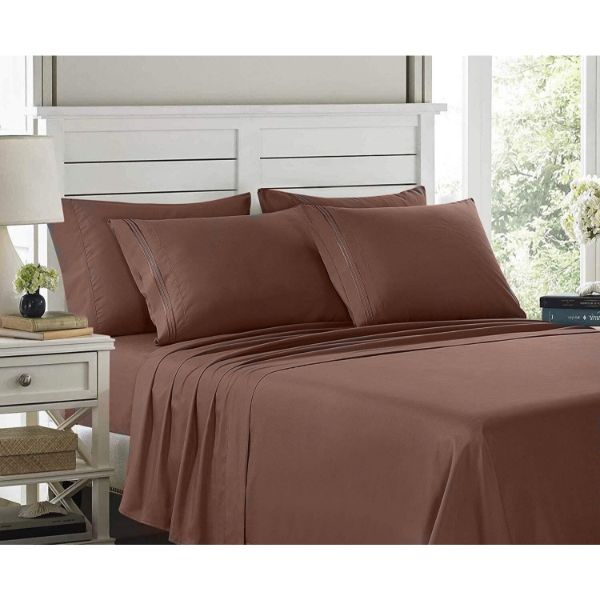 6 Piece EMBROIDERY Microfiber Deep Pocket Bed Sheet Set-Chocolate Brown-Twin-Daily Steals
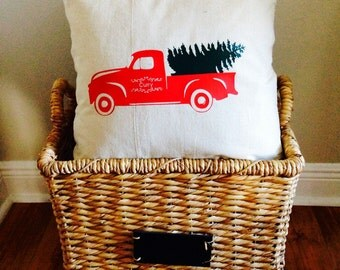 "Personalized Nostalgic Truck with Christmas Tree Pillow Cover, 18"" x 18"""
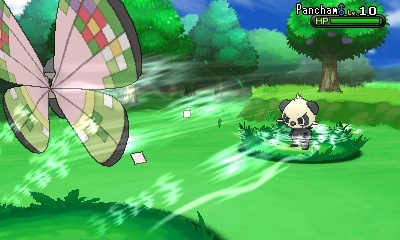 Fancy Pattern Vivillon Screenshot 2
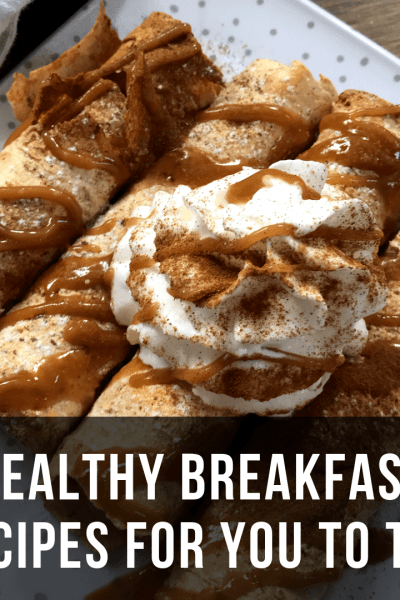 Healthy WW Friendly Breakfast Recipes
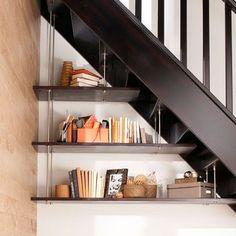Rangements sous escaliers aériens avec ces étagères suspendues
------------
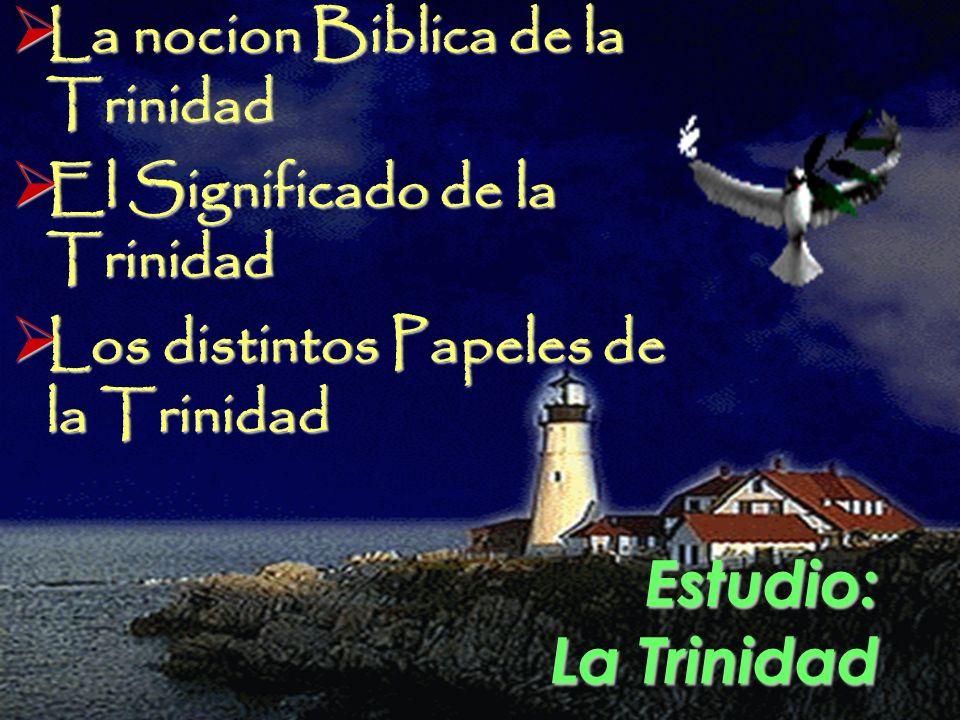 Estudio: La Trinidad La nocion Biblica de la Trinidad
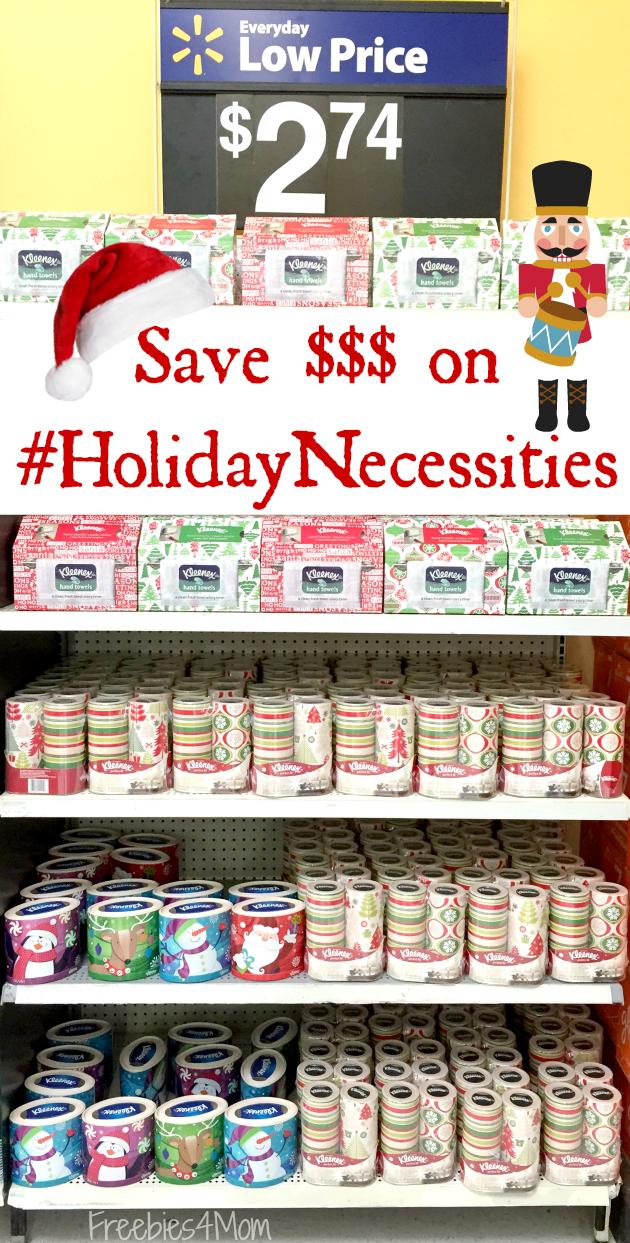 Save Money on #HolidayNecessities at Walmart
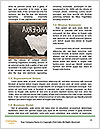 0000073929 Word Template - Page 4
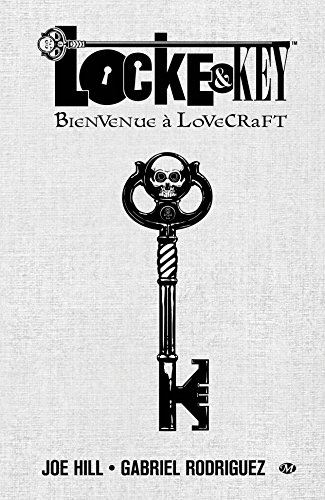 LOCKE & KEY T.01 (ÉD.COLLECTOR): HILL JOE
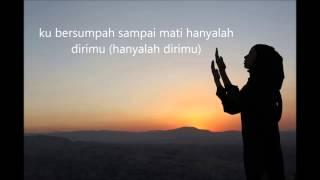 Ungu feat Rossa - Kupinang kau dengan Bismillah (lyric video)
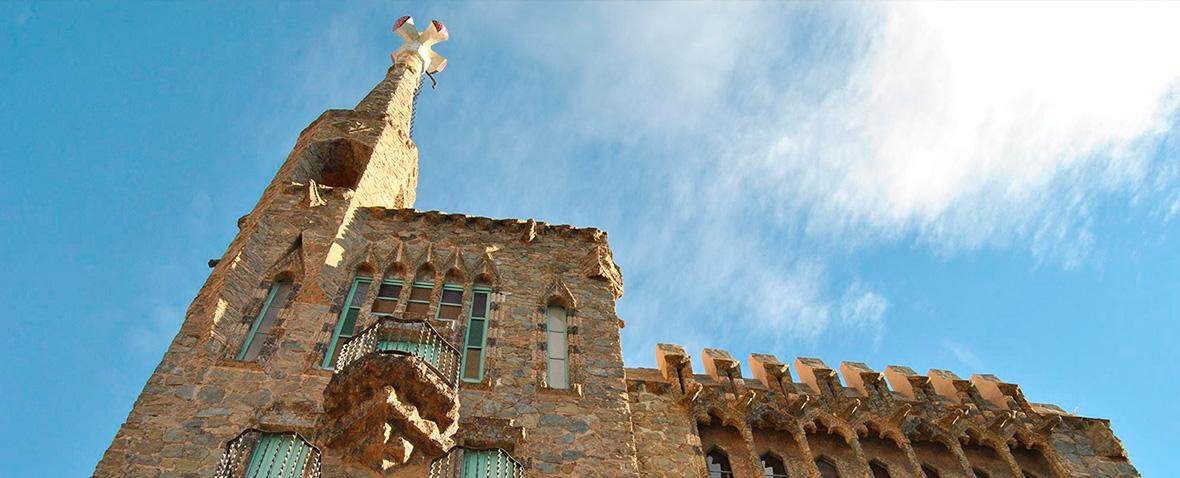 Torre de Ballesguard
------------
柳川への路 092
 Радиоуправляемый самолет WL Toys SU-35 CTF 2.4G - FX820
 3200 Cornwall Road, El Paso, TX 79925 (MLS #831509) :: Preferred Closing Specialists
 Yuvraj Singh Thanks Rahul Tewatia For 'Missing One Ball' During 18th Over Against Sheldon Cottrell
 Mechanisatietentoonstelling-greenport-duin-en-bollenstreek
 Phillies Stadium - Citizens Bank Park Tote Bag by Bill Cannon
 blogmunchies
------------
▸ Problem to work on:
Exact duplication is required for the lines above, from the line that contains "Радиоуправляемый самолет WL" to the line that contains "blogmunchies", inclusive; omit all others.

▸ Answer to the exercise:
 Радиоуправляемый самолет WL Toys SU-35 CTF 2.4G - FX820
 3200 Cornwall Road, El Paso, TX 79925 (MLS #831509) :: Preferred Closing Specialists
 Yuvraj Singh Thanks Rahul Tewatia For 'Missing One Ball' During 18th Over Against Sheldon Cottrell
 Mechanisatietentoonstelling-greenport-duin-en-bollenstreek
 Phillies Stadium - Citizens Bank Park Tote Bag by Bill Cannon
 blogmunchies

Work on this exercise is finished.